Polars & DuckDB: The New Data Science Stack

Beyond Pandas: How Polars and DuckDB are Rewriting the Data Science Toolchain

For the better part of a decade, the Python data science stack has rested on three sturdy pillars: NumPy for numbers, Pandas for tabular data, and Scikit-learn for modeling. If you were a data scientist in 2018, your import statements were almost a ritual: import pandas as pd.

But the landscape has shifted. Data isn’t getting smaller; it’s exploding into the terabytes. The “out-of-core” tricks we used to play (like chunking CSVs) are becoming unsustainable.
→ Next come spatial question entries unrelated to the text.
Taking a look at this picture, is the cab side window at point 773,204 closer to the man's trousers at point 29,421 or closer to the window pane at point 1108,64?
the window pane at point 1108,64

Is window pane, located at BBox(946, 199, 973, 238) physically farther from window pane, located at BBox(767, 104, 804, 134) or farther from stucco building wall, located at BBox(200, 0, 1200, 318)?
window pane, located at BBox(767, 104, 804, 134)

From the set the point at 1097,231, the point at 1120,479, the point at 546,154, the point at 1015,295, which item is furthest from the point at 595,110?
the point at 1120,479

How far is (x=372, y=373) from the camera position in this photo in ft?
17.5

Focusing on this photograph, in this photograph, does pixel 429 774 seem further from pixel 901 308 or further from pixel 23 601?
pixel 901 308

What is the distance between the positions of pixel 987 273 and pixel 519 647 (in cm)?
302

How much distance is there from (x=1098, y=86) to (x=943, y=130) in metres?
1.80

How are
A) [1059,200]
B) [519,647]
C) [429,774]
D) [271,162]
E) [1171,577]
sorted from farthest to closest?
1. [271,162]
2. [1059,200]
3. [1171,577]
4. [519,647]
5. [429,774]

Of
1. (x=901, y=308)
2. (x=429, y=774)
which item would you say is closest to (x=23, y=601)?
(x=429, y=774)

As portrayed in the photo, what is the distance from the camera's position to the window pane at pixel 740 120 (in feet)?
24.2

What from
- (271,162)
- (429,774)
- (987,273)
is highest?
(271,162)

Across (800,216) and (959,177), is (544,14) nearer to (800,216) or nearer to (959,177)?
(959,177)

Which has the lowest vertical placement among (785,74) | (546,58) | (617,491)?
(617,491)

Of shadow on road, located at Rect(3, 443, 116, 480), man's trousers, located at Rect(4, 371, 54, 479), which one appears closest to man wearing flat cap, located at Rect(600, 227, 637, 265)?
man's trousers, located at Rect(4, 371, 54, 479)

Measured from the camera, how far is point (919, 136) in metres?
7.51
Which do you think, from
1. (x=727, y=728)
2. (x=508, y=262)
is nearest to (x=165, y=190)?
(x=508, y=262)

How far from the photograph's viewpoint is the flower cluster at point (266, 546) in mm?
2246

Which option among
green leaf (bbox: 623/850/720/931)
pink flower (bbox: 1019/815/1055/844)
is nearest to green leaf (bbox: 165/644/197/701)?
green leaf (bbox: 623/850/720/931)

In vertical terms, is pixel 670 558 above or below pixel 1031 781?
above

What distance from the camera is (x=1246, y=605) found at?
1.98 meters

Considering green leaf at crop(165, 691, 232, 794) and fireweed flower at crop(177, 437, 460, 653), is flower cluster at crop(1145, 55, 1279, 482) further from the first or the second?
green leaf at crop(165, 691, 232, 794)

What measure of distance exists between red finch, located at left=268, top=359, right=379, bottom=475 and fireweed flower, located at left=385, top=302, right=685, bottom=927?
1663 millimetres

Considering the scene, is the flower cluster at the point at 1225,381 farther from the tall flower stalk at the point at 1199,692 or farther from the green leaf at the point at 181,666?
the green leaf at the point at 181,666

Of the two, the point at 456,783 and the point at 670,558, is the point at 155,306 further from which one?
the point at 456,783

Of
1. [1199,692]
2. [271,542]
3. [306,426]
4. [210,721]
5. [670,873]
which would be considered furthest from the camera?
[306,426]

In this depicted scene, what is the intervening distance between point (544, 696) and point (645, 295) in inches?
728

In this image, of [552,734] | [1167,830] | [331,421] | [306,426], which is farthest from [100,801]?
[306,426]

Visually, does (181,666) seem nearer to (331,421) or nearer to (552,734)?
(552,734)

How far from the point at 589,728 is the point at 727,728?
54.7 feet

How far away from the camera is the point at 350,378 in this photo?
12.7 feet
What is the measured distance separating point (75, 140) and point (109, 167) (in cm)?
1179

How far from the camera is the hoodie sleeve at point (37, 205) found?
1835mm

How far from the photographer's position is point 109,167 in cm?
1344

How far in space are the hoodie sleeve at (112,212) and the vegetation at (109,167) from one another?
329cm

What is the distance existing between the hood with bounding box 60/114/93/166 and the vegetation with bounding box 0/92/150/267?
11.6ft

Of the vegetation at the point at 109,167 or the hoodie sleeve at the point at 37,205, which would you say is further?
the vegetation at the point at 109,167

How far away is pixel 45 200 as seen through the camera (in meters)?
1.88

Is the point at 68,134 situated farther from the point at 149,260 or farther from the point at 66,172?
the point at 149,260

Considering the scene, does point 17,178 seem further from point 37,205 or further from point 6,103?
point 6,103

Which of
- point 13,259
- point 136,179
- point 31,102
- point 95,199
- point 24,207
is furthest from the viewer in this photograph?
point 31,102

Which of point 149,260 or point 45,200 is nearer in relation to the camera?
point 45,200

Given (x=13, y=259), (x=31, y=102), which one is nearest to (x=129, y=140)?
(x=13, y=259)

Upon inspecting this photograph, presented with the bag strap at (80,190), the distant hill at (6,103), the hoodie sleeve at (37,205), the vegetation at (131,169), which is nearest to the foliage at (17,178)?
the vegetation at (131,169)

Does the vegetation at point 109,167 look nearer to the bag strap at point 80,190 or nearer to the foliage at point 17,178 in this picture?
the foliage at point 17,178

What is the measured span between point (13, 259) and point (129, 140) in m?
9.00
Enter a new generation of tools designed not for 2015 laptops, but for modern multi-core processors and the cloud.

Two names dominate this evolution: Polars (the lightning-fast DataFrame library) and DuckDB (the in-process analytical database). Together, they represent the most significant shift in the data science workflow since the invention of the Jupyter Notebook.
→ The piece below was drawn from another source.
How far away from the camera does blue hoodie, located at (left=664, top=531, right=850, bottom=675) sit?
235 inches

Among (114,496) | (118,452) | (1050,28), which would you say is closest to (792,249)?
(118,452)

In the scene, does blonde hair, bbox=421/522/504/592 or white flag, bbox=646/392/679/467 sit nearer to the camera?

This 4000-word deep dive explores why the toolchain is evolving, how Polars and DuckDB solve the “big data on a laptop” problem, and—crucially—how to use them together to reclaim your weekends from slow-running scripts.


Part 1: The Old Guard – Why Pandas Became a Bottleneck

To understand the future, we must respect the past. Pandas is not “bad.” It is a masterpiece of API design for interactive data analysis. It allowed analysts to write df[df['column'] > 5].groupby('other').mean() in a way that felt like magic.

The Vectorized Mirage

Pandas relies heavily on vectorized operations via NumPy. While faster than Python loops, it suffers from a fatal flaw: Copy-on-Write (prior to recent updates) and memory bloat. Every time you filter or transform a large DataFrame, Pandas often creates an entirely new copy in RAM.

The String Garbage Collector Problem

If you have a column of text (strings), Pandas stores them as Python objects. Every string operation forces Python’s memory management to wake up, slowing everything down.

The “No Free Lunch” Syntax

The .apply() function with a lambda? It’s a Python loop in disguise. For 10 million rows, that loop takes minutes.

The Result

Data scientists developed bad habits: filtering aggressively to reduce RAM, writing convoluted groupby-apply chains, and eventually giving up, moving to Spark, and crying over cluster configuration logs.

Pandas hit a wall. It was time for a rewrite—but not a minor patch. A paradigm rewrite.


Part 2: The New Pillars – The Rise of Polars and DuckDB

The industry realized two things:

  1. Moore’s Law is now about cores, not clock speed. We need tools that use all CPU cores (parallelism).
  2. RAM is not infinite. We need tools that can spill to disk (out-of-core processing) without manual chunking.

Two distinct philosophies emerged to solve these problems.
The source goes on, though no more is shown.